**Document text**
++++++++++

Before WWII the only yarn weights commonly available were 3-ply and 4-ply and Aran. I have many patterns completed using UK/Canadian size 12 (2.75mm) (US size 2) needles, some are even on UK/Canadian size 14 (2mm) (US size 0) needles. Rows across a man's sweater could be very long. I have even seen an Edwardian pattern that specified 2-ply yarn. As an asides, I once made a bedjacket for my Mother using 3-ply, it was knitted in one piece cuff-to-cuff in blackberry stitch, I'm never doing a pattern with that many stitches in a row ever again!

Following the war, an increasing number of patterns appeared using two strands of yarn held together and knitted as one on UK/Canadian size 8 (4mm) (US size 6) needles. Fewer stitches meant garments knitted up quicker and this fitted in with the accelerating rate of change and the democratization of fashion brought about and driven by full employment and working class families having disposable income.

Home-produced hand-knitted garments had hitherto been an economic necessity for many families, a man's heavy winter sweater knitted on UK/Canadian size 10 (3.25mm) (US size 3) needles would use only 16 oz (450g) of a heavyweight 4-ply and was a luxury. A standard man's sleeveless pullover knitted on UK/Canadian size 12 (2.75mm) (US size 2) would require only 6 oz (170g) and was therefore very economical. During the war when everything was rationed and we had to eke out clothing coupons, the need for economical patterns became an imperative for all.

++++++++++

**Challenges**
1. Please duplicate the stretch of the knitting history text from "Following the war, an" through "having disposable income.".
2. Pick up the knitting history text where it stops and continue it.

++++++++++

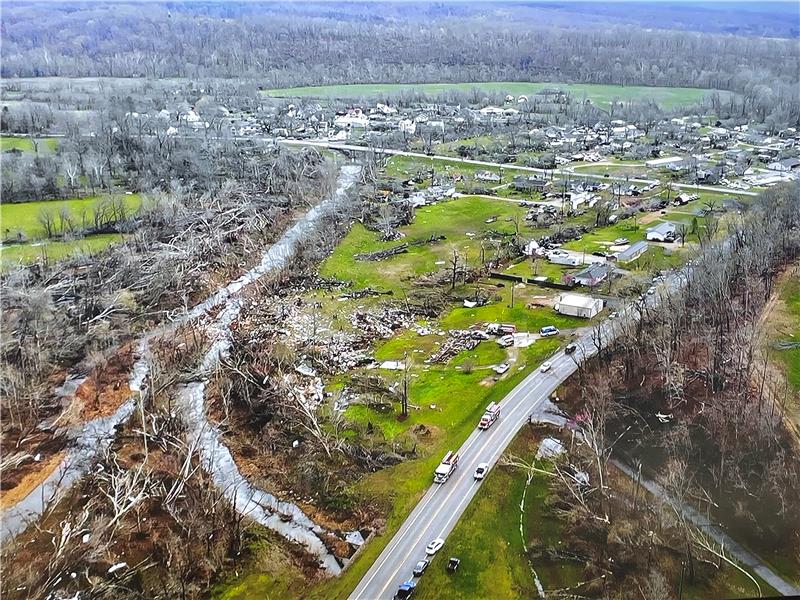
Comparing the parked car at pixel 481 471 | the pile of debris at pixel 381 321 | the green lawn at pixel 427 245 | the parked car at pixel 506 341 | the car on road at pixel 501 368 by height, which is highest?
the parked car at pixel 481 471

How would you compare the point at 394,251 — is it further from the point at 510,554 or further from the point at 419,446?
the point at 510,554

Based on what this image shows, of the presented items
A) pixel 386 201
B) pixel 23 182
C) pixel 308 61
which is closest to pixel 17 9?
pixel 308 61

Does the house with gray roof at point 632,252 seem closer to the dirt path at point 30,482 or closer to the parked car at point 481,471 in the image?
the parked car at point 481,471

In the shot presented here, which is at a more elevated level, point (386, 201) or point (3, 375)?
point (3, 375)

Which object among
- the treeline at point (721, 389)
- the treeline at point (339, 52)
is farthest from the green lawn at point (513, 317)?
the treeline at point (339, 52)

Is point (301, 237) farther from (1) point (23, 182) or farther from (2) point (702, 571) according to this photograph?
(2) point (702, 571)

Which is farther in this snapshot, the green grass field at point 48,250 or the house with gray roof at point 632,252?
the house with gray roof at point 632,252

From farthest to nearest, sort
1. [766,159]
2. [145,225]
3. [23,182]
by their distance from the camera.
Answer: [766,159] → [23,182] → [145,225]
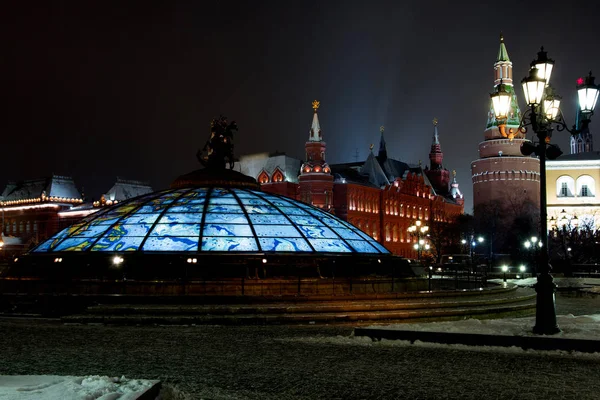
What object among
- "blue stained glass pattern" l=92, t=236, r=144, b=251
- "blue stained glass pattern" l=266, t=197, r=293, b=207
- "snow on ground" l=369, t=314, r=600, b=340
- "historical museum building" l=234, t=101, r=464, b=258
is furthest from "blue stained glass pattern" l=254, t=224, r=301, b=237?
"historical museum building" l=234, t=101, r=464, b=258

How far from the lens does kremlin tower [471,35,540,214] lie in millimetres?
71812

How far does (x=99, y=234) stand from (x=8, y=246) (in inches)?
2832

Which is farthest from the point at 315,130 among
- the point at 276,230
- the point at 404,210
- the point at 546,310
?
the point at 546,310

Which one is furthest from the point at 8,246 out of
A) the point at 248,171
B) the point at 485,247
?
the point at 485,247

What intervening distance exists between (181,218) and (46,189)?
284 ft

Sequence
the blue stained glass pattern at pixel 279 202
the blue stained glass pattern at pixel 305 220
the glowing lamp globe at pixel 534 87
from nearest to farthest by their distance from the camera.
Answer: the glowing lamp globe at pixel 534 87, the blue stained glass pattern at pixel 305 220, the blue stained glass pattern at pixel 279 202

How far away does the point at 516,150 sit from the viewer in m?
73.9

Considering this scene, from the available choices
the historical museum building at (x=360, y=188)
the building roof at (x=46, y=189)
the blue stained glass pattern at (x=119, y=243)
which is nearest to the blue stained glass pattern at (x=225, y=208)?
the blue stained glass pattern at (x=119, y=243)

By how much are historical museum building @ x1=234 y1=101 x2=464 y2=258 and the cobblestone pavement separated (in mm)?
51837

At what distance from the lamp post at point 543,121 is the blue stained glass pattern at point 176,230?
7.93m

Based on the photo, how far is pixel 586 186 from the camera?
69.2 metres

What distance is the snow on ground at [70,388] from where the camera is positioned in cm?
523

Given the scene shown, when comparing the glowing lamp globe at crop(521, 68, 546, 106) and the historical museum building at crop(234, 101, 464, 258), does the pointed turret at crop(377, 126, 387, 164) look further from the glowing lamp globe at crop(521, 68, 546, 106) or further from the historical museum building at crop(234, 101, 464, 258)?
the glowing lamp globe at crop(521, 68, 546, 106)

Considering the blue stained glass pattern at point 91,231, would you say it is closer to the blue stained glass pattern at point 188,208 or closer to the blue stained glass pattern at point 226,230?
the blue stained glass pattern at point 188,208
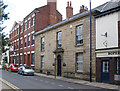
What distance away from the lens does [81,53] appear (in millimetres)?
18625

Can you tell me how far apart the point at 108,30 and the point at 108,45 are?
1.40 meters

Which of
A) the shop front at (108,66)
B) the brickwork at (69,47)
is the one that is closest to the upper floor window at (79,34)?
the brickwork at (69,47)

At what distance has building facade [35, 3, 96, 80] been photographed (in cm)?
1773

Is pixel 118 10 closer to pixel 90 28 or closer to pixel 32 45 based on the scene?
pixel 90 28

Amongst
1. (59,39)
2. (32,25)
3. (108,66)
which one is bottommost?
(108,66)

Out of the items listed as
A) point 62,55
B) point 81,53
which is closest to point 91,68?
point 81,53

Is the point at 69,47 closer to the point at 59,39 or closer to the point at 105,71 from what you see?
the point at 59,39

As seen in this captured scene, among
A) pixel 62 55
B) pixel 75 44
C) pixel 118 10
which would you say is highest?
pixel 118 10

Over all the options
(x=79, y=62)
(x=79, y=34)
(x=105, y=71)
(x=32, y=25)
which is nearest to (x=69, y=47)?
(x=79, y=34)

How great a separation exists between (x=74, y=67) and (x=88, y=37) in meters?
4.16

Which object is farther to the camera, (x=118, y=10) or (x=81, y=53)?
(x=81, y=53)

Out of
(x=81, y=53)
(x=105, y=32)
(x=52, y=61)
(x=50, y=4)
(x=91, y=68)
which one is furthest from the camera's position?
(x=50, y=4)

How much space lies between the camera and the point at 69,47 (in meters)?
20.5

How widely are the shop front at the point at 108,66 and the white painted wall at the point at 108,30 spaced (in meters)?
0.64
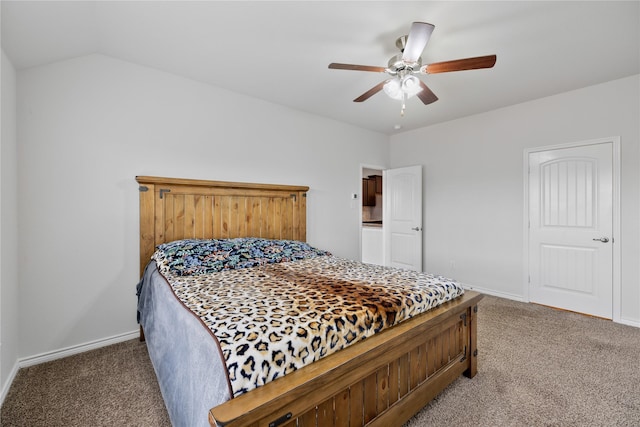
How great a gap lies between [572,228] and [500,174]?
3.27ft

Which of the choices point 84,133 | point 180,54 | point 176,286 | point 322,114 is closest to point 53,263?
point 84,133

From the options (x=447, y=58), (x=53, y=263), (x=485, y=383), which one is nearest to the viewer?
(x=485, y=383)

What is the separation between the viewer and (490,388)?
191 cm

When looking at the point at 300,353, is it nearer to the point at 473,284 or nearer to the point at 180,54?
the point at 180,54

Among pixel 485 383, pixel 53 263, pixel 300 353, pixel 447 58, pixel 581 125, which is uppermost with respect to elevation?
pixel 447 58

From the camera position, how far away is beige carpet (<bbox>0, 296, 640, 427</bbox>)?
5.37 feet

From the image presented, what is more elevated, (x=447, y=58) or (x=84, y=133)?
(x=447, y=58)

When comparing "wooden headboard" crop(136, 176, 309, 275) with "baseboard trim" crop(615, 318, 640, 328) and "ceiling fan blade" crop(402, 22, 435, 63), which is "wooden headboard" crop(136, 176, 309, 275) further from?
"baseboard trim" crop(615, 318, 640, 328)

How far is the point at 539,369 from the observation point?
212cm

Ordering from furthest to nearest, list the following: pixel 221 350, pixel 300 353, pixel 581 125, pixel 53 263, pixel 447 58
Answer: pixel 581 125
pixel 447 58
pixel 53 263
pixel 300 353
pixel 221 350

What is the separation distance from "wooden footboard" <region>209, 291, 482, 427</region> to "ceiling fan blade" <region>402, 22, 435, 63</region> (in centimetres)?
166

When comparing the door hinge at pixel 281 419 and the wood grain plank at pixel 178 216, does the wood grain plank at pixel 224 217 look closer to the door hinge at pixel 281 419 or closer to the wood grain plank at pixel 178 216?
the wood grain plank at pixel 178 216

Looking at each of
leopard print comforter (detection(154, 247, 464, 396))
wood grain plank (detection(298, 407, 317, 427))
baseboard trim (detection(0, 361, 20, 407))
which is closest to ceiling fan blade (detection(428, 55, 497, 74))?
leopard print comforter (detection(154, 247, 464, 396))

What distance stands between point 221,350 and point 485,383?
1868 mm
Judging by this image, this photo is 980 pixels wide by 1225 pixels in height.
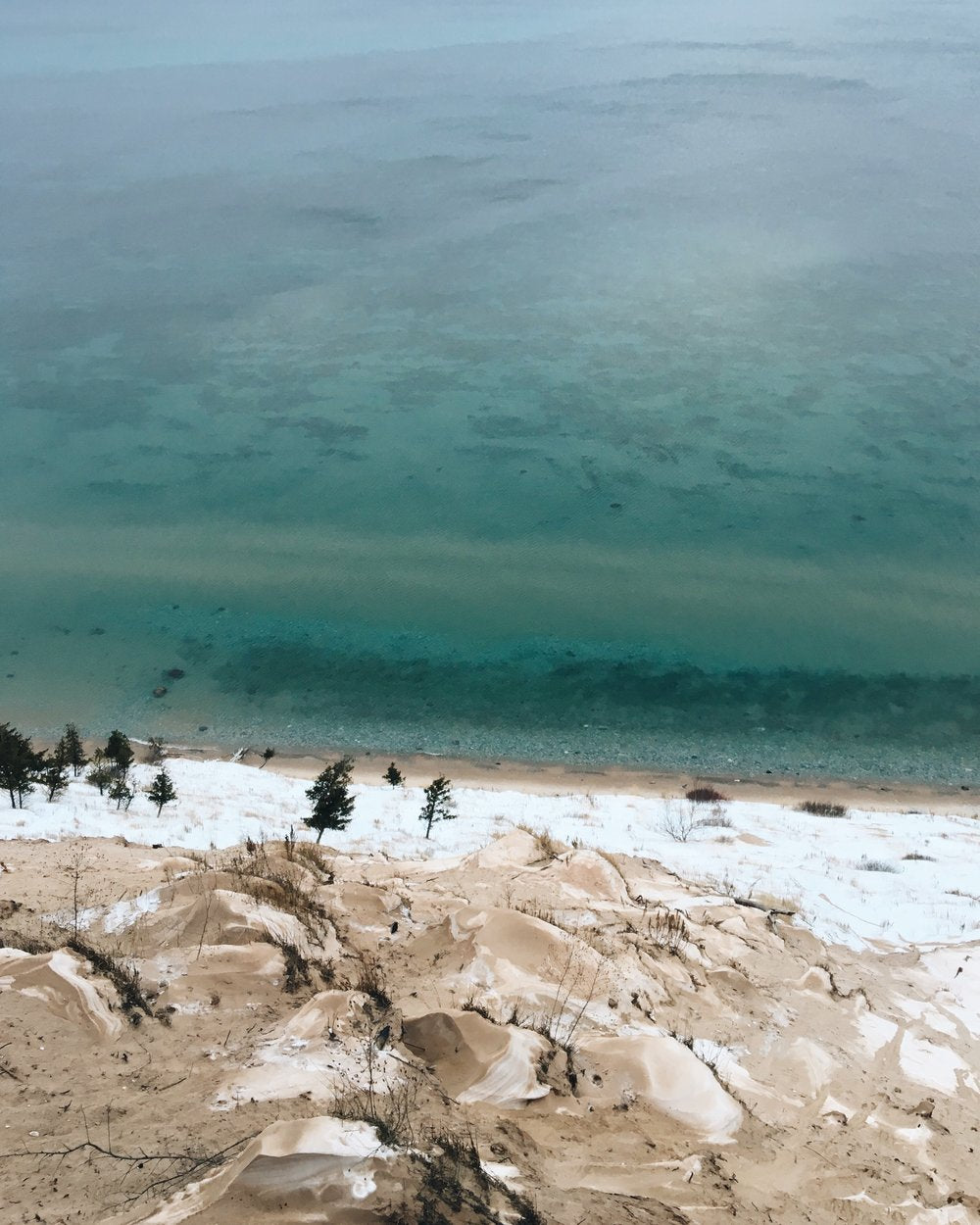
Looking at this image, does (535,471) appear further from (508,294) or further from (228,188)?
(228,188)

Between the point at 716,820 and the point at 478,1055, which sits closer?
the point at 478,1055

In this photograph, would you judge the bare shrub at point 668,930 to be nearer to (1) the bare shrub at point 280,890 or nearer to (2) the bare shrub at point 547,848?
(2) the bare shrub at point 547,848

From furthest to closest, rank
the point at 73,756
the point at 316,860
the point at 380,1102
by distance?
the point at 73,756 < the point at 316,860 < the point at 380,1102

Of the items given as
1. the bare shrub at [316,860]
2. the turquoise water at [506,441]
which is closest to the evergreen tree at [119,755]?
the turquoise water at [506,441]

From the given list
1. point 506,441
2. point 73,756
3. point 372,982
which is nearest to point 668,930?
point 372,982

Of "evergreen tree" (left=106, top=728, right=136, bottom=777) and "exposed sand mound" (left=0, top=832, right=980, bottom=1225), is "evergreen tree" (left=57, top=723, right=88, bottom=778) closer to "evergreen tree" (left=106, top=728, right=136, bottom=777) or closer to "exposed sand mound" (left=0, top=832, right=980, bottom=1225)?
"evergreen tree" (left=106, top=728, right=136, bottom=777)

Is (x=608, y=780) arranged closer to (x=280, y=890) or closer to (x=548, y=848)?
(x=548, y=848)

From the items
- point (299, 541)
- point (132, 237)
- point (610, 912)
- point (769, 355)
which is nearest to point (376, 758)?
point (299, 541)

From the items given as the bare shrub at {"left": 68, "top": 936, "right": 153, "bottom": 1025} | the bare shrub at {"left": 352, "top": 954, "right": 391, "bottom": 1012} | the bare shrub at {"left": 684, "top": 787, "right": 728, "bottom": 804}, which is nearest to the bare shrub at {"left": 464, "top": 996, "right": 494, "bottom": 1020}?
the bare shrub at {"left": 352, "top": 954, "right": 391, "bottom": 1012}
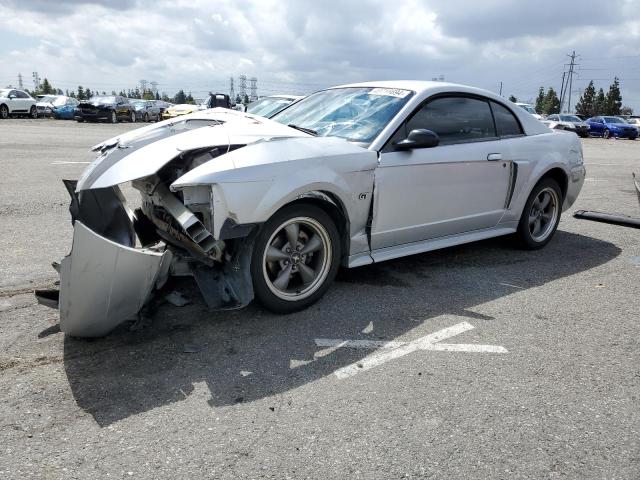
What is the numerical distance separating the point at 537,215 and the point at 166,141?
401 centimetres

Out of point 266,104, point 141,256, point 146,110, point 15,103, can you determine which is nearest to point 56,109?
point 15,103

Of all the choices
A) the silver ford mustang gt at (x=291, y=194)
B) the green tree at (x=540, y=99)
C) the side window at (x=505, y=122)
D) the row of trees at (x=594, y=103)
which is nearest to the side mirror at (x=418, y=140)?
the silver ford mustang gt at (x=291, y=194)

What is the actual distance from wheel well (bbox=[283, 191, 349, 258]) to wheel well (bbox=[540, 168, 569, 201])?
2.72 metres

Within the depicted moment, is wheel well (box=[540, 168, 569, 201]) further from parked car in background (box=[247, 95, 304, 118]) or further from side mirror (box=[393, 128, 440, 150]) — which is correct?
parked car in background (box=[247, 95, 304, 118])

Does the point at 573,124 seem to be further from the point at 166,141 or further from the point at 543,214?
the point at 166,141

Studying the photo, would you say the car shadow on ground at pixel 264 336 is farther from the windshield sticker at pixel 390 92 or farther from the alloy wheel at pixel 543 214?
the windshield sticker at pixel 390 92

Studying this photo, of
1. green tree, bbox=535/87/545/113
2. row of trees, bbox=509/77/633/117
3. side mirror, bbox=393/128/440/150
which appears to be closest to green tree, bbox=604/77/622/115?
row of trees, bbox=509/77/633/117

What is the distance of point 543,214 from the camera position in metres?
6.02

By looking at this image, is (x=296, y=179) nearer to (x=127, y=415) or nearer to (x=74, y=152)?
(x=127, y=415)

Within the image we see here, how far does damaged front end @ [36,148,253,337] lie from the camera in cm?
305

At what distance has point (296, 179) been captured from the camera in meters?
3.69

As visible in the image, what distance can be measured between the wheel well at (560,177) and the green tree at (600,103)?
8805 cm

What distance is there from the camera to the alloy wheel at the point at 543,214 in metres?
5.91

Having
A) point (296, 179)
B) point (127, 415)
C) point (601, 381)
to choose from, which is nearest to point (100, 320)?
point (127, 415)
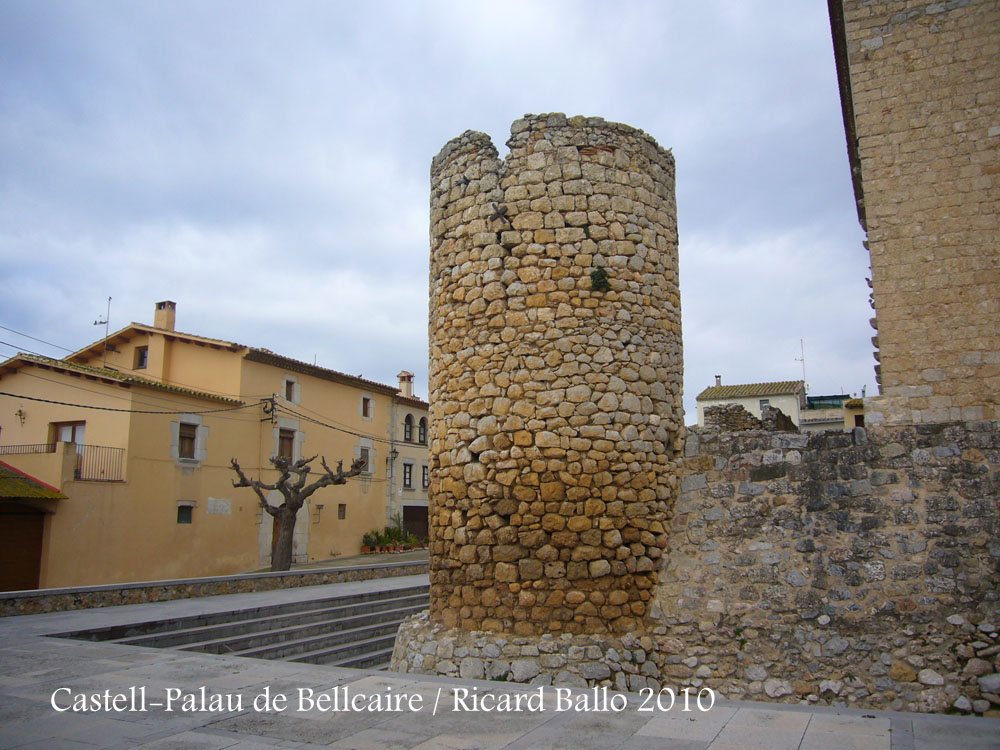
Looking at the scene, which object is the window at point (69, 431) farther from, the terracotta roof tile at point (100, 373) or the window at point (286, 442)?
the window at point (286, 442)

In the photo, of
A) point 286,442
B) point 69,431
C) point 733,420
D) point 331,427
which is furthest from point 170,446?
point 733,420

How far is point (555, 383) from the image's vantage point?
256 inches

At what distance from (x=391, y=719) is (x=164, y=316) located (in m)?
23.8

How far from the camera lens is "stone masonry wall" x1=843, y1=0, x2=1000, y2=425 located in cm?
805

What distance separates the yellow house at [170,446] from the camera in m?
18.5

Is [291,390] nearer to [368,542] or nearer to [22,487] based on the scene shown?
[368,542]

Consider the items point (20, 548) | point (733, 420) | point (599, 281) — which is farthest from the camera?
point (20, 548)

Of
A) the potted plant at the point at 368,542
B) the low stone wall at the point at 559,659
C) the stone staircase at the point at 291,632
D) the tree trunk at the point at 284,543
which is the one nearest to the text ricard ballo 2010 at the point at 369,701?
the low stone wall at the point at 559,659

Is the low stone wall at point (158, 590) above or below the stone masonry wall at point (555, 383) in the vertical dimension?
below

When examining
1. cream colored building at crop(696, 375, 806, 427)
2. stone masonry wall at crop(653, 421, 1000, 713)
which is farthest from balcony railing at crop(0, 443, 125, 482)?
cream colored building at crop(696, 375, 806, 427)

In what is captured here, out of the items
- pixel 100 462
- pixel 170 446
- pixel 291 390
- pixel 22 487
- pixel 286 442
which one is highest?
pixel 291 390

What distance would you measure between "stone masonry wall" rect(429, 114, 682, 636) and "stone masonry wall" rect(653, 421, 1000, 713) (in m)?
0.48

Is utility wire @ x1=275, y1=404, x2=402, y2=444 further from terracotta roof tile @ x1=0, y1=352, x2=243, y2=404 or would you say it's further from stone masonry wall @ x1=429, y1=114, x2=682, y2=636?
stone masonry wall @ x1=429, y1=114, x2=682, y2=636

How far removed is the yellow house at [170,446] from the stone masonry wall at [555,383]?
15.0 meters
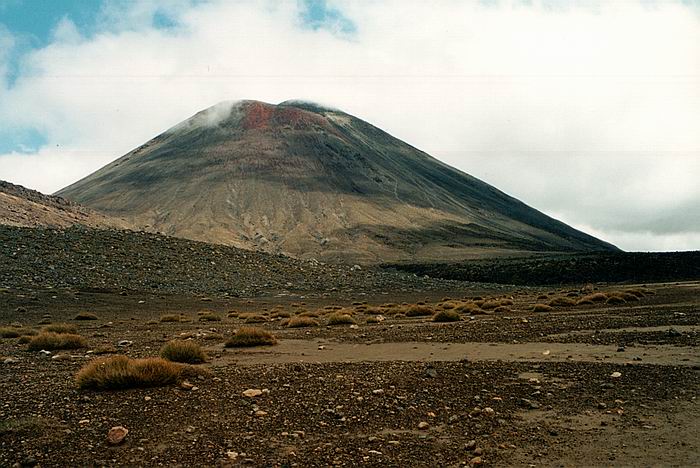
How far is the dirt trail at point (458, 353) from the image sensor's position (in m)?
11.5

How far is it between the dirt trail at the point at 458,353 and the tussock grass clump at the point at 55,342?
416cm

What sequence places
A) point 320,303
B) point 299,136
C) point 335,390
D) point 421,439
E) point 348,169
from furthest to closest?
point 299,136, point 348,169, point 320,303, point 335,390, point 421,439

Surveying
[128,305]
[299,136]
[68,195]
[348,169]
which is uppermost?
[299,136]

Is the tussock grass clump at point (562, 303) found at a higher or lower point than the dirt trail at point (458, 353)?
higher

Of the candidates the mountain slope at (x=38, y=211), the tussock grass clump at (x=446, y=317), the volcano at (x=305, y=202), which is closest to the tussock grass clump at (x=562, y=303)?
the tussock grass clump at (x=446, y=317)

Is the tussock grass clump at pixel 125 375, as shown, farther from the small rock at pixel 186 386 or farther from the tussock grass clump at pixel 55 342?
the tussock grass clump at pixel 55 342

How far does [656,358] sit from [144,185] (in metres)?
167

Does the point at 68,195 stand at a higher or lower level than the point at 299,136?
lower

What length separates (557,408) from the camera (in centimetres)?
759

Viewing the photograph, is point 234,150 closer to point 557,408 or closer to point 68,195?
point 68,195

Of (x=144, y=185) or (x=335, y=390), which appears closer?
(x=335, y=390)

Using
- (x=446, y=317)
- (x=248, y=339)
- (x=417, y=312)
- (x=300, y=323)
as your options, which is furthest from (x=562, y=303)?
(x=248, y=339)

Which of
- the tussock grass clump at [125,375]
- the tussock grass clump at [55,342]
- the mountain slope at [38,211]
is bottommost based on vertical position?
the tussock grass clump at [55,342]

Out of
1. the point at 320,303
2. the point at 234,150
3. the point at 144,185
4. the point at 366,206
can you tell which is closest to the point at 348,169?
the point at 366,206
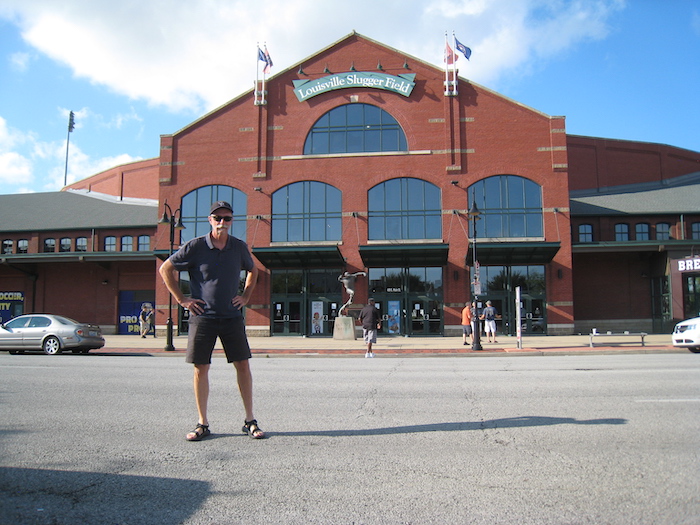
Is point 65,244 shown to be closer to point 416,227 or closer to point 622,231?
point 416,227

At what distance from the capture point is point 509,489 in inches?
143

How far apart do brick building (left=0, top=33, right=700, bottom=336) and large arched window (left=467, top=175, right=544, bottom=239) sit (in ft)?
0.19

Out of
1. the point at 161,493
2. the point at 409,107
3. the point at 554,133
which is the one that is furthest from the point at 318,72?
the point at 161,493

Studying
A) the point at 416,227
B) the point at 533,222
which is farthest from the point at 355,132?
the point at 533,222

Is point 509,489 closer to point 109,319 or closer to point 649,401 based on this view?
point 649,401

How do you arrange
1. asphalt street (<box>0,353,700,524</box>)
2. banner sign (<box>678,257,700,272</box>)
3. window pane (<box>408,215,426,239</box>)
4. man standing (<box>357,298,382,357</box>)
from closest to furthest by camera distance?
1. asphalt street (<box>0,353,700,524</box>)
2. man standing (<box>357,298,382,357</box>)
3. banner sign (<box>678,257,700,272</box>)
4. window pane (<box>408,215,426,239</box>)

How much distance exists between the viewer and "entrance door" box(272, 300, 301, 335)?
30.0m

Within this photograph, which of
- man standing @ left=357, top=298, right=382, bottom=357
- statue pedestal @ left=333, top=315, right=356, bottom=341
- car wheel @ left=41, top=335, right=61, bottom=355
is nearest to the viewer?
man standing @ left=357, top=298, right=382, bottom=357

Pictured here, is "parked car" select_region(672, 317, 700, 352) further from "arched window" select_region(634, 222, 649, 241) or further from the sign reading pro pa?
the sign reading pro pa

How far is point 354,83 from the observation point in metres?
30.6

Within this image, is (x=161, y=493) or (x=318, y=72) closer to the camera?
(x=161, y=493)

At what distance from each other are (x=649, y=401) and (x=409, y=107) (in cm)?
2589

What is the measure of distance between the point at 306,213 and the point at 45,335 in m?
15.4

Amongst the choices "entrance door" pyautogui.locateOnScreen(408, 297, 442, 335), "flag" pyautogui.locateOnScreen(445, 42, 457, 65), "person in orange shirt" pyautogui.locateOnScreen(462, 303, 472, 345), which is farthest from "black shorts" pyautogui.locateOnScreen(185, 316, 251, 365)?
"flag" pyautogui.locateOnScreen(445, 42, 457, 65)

++++++++++

**Responses in order**
1.
Following the war, an increasing number of patterns appeared using two strands of yarn held together and knitted as one on UK/Canadian size 8 (4mm) (US size 6) needles. Fewer stitches meant garments knitted up quicker and this fitted in with the accelerating rate of change and the democratization of fashion brought about and driven by full employment and working class families having disposable income.

2.
The big spinners responded to changing demands and by the late 60s DK had become the standard for adult clothes, 4-ply became the standard for baby clothes, toys and light women's clothes. By the '80s 3-ply had virtually disappered from the shelves.

Inevitably people started knitting with two strands of doubleknit held together. Once again the spinners responded to demand, I can recall in the late '60s and early '70s this being referred to as DDK and Double Quick Knit. It roughly approximates to our modern chunky yarns.

I think it's fascinating how something as seemlingly mundane as the changing thickness of knitting yarns can reflect social and economic history. I'm a bit strange that way, I like to explore these things.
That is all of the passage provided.